> Source passage
========================================
Java is currently enjoying immense success and is taught in hundreds of universities around the world. It is a modern, portable, object-oriented language and before long, it could also be the language of choice for many science and engineering students.

Introductory Java for Scientists and Engineers provides an extremely accessible and thorough introduction to Java for science and engineering students. It takes the reader gradually through the language features, standard libraries and object orientation before moving on to discuss a scientific graphics library and a numerical library for Java. All the examples perform the kind of computations that will be of interest to a scientific programmer.

"synopsis" may belong to another edition of this title.

From the Inside Flap:

What is Java?

Java is an important new programming language, designed by a team at Sun Microsystems. Many of you will have heard of it in the context of the Internet, which is where it made its initial impact. Sun started developing Oak, the forerunner of Java, in 1990. Java was released in 1993 and has grown from nothing to become widely accepted as one of the world's most important programming languages. All major web browsers now support Java and companies such as Microsoft and Apple are already building support into their operating systems. Many of the new network computers will run little other than Java programs.

At present, Java is usually thought of as a means of embedding fancy graphics or interaction into web pages. However, it is capable of much more than this. In fact, it is a language comparable to any other: Fortran, C, C++, Pascal or Modula-3. It provides all of the standard language constructs that you would expect and a standard library which goes beyond what any of these provides. It is available on most systems: Windows, Macintosh, Solaris, Linux and many others, including almost all varieties of UNIX.

As you will see later in this book, Java is capable of matrix manipulation, RSA encryption, computing Pi and all of the other types of computation that a scientific programmer might want to perform. Why use Java?

If you already know another language or are trying to decide which to learn then you are probably thinking something like 'OK, so Java can do everything that more traditional languages do, but why should I choose it in particular?'

From the point of view of the scientific programmer, Java has several advantages:

Java is totally platform independent. Your code will compile literally unchanged on any system. In addition the compiled code itself will run on any system. Even languages such as Pascal or C do not provide this degree of portability; in these languages the amount of accuracy that numerical data types store varies and certain pieces of behavior do not have a defined standard. You will be able to switch systems or share code with colleagues much more easily.

The Java standard libraries provide support for graphics. This is not true of any other popular language. It means that even graphical code is portable between systems, whereas under other systems it usually needs complete rewriting.

The Java standard libraries provide arbitrary precision arithmetic in both integers and decimals. This is not true for any of the languages that we have mentioned.

Java is a modern language. Its many technical virtues range from being object oriented to being multi-threaded, from being dynamic to being architecture neutral, and cover many other buzzwords. This may not mean much to you; in practice it means that Java provides features that are much more powerful than older languages such as Pascal or C, and, since it was designed as a coherent whole, there are fewer strange side-effects than in C++. As a simple example, in any of these three languages, if you allocate memory then you must keep track of it and deallocate it. In Java the memory is automatically tracked and deallocated when you have finished with it. Features like this make it harder to write buggy code.
========================================
> Supplied material
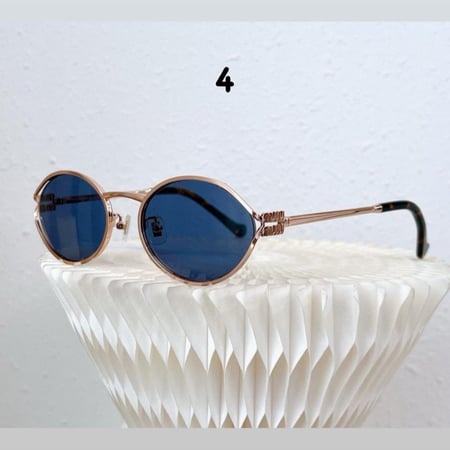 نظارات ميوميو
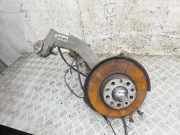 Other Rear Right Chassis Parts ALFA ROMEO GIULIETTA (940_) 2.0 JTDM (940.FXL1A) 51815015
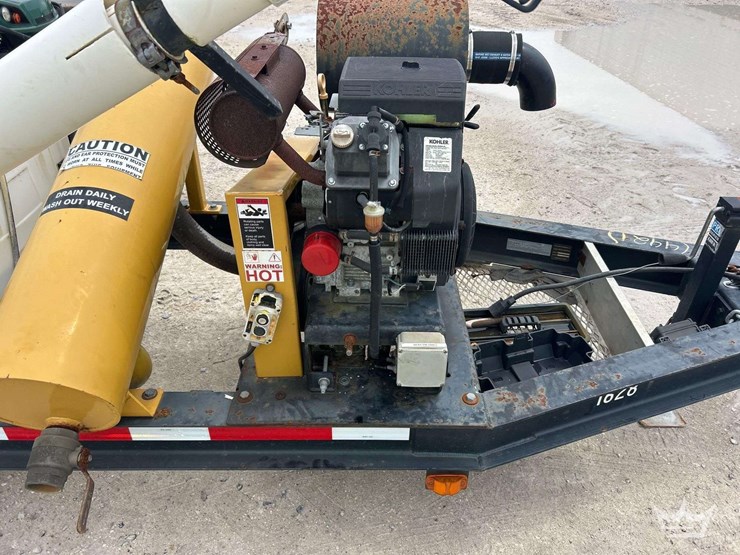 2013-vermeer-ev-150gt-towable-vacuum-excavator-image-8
========================================
> Requirement A
In the Java passage, substitute "great success" for "immense success" in the stretch starting at "Java is currently" and ending at "many science and engineering students.", and write that stretch out again.
> Requirement B
Answer these from the Java passage:
(i) In what year did Sun start developing Oak?
(ii) What two kinds of library does the book discuss after covering the language features, standard libraries and object orientation?
(iii) In which two kinds of numbers do the Java standard libraries provide arbitrary precision arithmetic?
You won't need the listing for this work.

> Written response A
Java is currently enjoying great success and is taught in hundreds of universities around the world. It is a modern, portable, object-oriented language and before long, it could also be the language of choice for many science and engineering students.

> Written response B
(i) 1990
(ii) A scientific graphics library and a numerical library for Java
(iii) Integers and decimals